What to do with those juices…
At lower temps, Sous Jus may be quite pink; at higher temps, cloudy and gray. Next time you finish a project, take a couple of extra minutes and try this:
- Pour the juice into a clear, microwaveable container–tall enough so that it won’t boil over.
- Place the container in the microwave and process until it just boils. You can use a pan, too, I just hate washing pans.
Well, would you look at that!
Examine the liquid, and you should see three things, basically. There will be:
- Dark residue on the bottom of the glass.
- A small amount of very clear liquid.
- A substance that looks kind of like gray scrambled eggs, hovering mostly near the top (albumin, myoglobin, and debris)
- Strain the liquid, using either a moistened coffee filter or a paper towel placed in a strainer. Moistening the filter prevents the liquid from clinging to the filter/paper towel.
- Discard the solids and use the clarified liquid. It will be strong in flavor and gelatin. If there was salt in the bag, it may be salty.

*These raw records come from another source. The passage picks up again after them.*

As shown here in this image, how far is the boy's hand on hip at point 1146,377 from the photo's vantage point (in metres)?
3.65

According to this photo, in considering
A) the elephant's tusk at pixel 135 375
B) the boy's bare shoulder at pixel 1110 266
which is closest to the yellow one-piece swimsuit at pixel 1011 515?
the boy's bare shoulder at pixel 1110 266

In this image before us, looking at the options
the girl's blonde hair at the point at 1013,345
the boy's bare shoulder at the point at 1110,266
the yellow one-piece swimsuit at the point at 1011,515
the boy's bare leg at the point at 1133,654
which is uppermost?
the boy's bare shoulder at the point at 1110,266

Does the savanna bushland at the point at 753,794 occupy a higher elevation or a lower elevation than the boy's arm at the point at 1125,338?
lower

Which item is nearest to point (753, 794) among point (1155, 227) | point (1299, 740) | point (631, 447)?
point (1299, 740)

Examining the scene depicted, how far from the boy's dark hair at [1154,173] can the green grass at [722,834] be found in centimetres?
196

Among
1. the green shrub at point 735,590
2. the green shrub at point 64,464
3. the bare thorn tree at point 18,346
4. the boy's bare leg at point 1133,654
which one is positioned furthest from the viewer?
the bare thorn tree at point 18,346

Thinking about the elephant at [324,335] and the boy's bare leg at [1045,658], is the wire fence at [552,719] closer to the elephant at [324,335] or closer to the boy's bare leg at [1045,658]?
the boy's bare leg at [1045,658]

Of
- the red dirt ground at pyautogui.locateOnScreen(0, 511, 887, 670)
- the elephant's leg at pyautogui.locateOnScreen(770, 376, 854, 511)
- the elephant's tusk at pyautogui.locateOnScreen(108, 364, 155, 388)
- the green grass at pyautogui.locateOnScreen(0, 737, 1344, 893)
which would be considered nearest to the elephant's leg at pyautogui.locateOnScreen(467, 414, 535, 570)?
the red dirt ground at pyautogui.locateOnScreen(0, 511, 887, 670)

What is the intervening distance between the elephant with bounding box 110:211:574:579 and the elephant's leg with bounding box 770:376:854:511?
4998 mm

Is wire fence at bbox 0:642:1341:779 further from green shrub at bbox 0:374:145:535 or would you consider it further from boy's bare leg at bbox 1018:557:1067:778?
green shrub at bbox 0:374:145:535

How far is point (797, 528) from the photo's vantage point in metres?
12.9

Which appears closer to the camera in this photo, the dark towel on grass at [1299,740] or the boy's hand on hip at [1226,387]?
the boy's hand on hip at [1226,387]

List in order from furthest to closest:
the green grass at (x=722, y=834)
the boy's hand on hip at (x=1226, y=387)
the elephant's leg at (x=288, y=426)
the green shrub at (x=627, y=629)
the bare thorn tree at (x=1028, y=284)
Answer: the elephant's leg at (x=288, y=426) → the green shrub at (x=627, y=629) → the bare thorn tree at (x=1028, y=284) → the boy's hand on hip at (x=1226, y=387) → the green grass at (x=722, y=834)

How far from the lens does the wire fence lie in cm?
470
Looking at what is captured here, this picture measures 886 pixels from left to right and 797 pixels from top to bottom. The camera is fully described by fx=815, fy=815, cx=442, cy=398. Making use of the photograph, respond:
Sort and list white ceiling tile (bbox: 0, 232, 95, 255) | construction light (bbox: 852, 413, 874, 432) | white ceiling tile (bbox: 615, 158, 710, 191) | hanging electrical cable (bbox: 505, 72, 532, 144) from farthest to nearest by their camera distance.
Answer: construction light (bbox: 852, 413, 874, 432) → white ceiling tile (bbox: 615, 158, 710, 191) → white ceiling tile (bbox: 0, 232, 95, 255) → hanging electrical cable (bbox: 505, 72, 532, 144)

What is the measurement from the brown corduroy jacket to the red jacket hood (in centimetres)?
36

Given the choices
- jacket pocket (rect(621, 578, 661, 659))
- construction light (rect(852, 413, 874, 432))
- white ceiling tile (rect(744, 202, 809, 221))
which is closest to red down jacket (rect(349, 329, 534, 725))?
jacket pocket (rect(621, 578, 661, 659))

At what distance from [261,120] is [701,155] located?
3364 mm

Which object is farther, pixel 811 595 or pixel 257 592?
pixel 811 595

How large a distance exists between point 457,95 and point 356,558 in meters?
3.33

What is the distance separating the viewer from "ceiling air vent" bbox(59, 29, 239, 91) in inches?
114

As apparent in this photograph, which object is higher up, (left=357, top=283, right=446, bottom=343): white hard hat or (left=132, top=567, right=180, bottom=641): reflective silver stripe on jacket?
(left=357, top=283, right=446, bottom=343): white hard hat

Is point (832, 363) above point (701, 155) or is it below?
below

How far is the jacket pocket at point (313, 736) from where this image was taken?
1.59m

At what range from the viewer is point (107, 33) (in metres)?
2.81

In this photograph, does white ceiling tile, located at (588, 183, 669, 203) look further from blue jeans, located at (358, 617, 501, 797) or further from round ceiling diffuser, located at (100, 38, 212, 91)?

A lot of devotees now speak of reducing the SouJus to utilize it in a sauce, just like you would a stock. Keep in mind that “reductions” are first made by ADDING water to extract flavor from bones, vegetables, etc. before that liquid is then reduced to concentrate the flavors. This is not necessary with sous jus because the liquid was never added in the first place. The sous jus can be put to good use just the way it is. It keeps well in the fridge.